(Stored data entries)
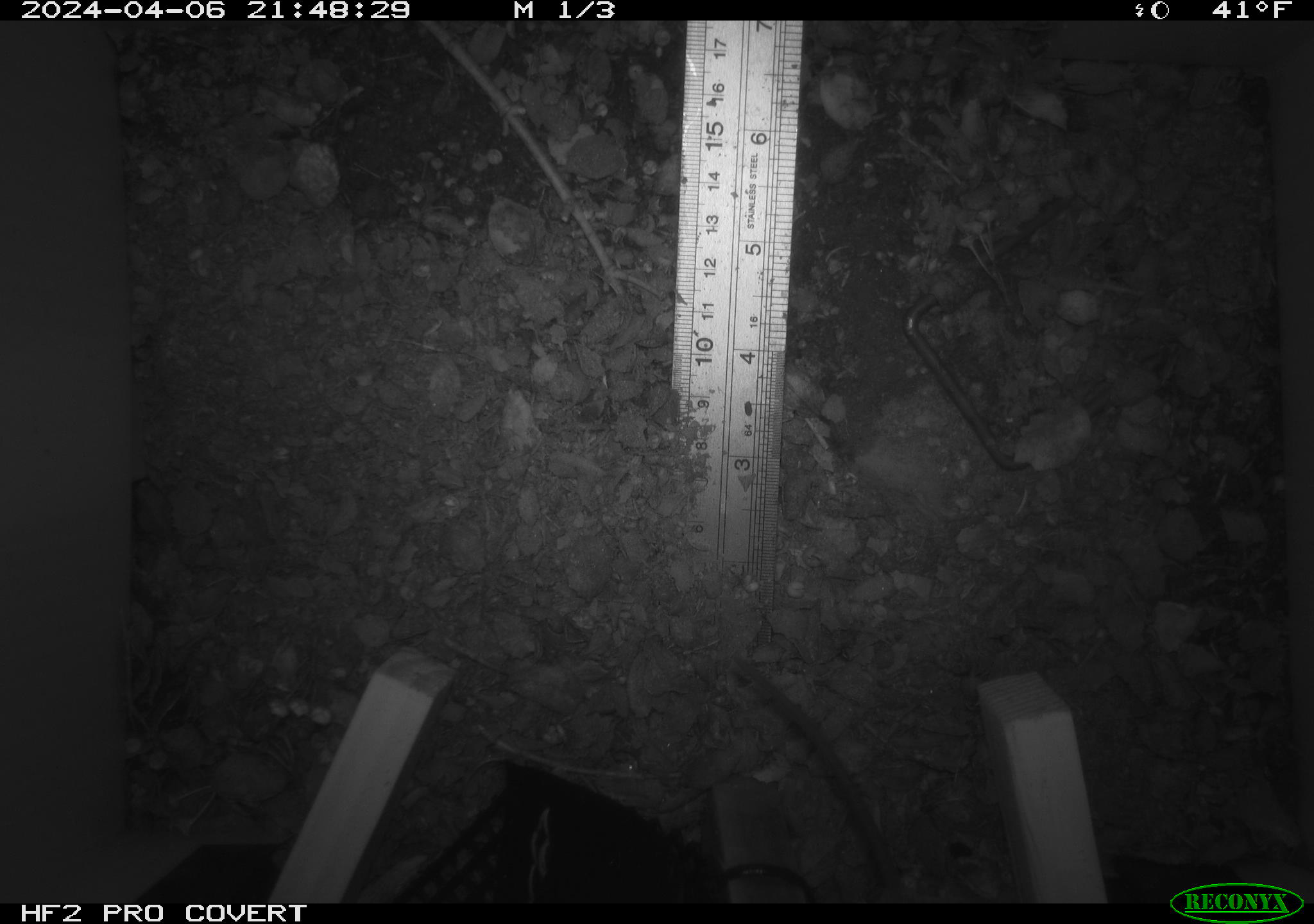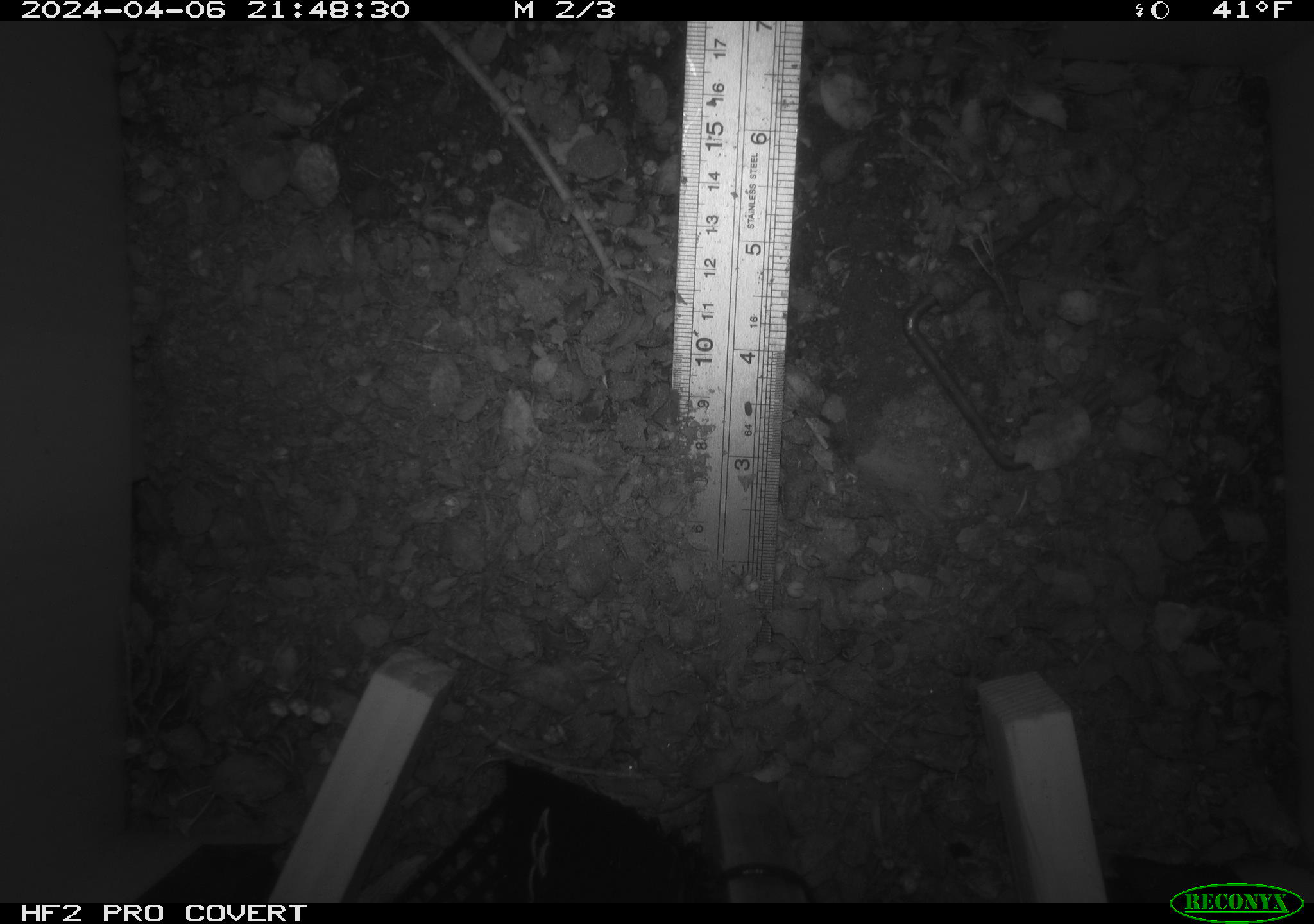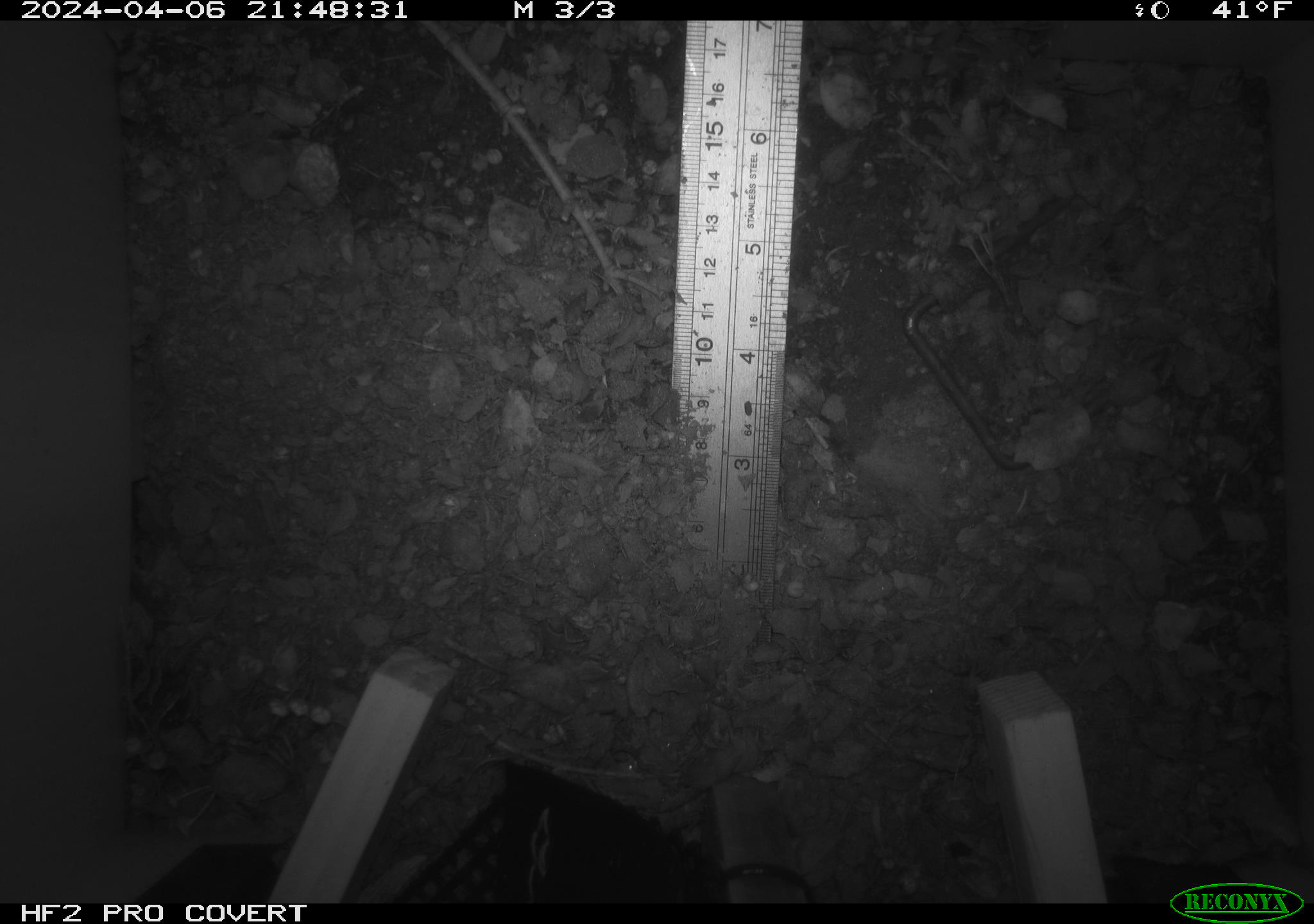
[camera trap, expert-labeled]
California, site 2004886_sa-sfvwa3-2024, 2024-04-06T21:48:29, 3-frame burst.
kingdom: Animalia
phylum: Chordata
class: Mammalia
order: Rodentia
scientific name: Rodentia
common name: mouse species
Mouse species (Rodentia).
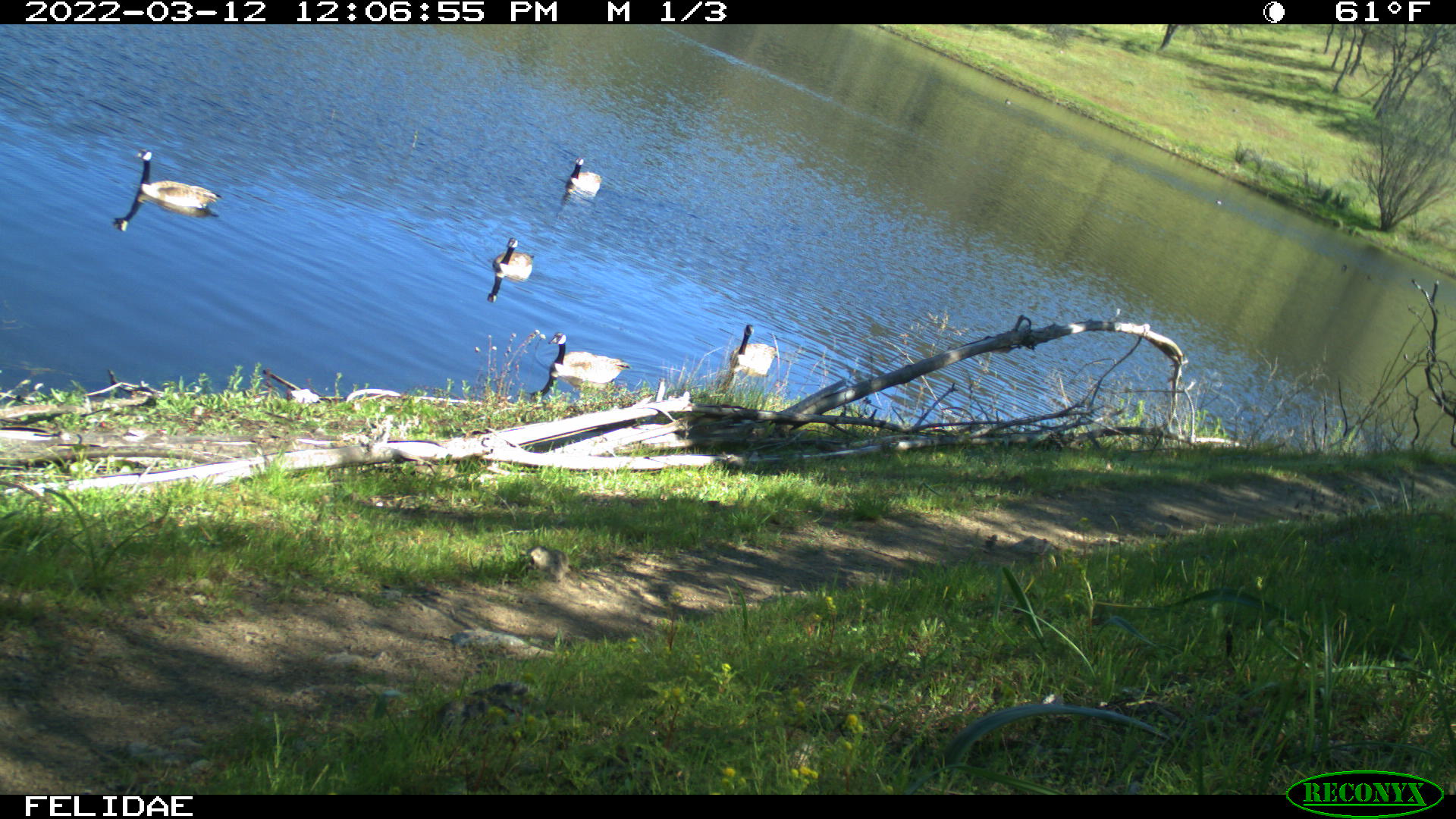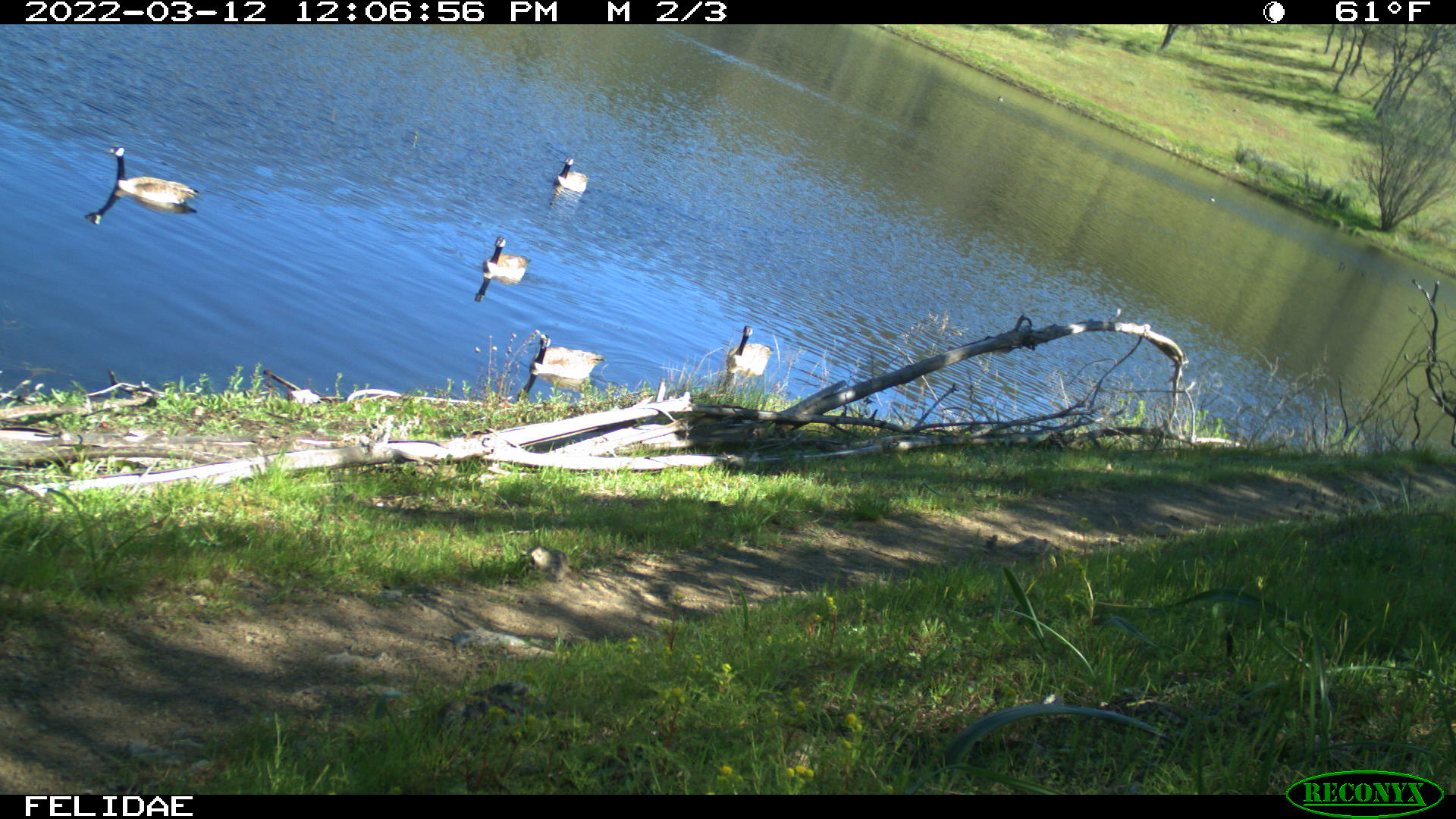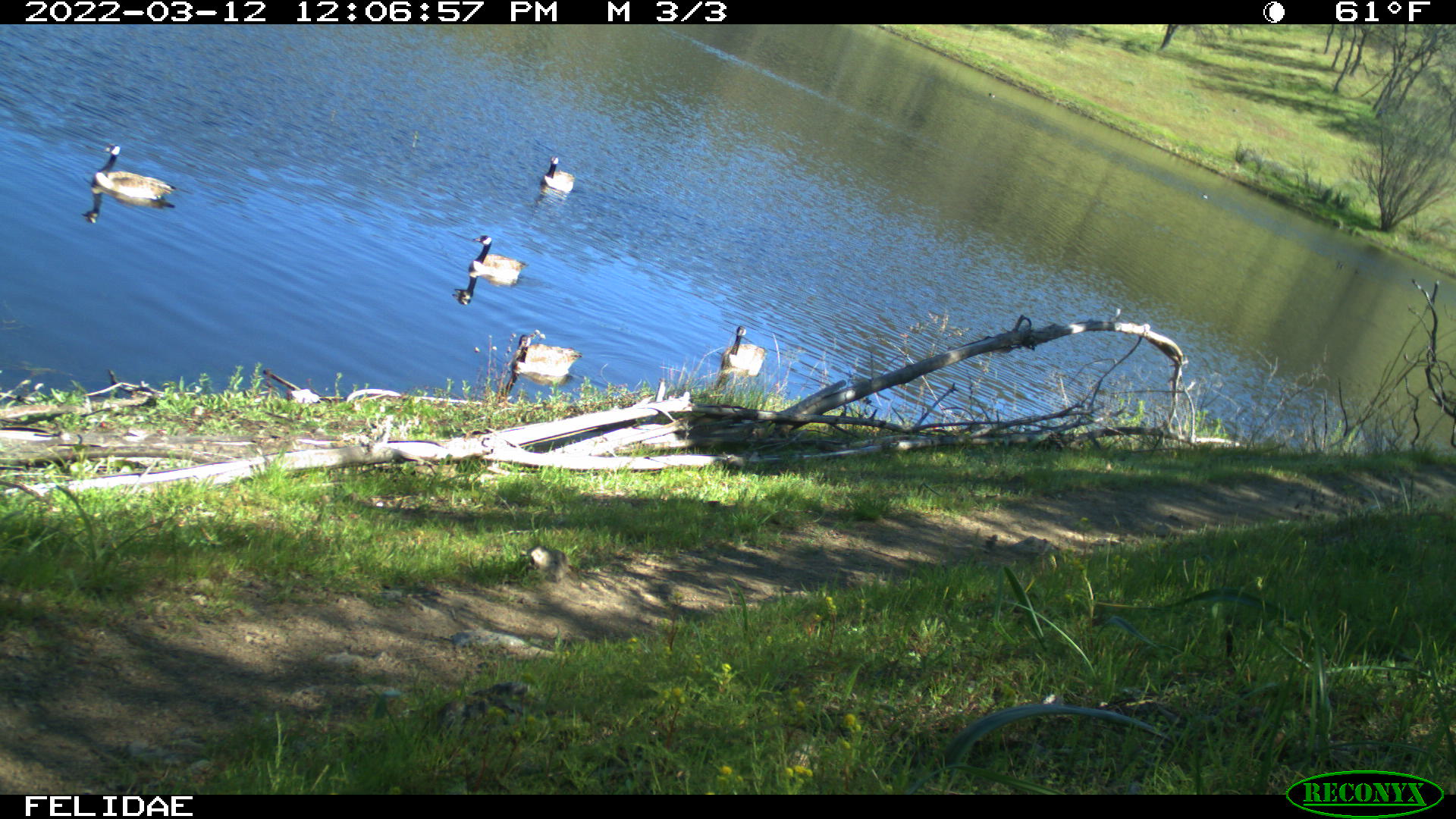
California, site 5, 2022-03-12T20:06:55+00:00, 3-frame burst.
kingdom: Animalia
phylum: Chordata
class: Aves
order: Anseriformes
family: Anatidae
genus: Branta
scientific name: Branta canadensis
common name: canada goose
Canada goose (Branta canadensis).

- [WHAT THE EXERCISE ASKS]: Only the lines starting at the one that includes "scientific name: Rodentia" and ending at the one that includes "scientific name: Branta canadensis" should be retyped, exactly, from the records above; no pictures.

- [RESULT BELOW]:
scientific name: Rodentia
common name: mouse species
Mouse species (Rodentia).
California, site 5, 2022-03-12T20:06:55+00:00, 3-frame burst.
kingdom: Animalia
phylum: Chordata
class: Aves
order: Anseriformes
family: Anatidae
genus: Branta
scientific name: Branta canadensis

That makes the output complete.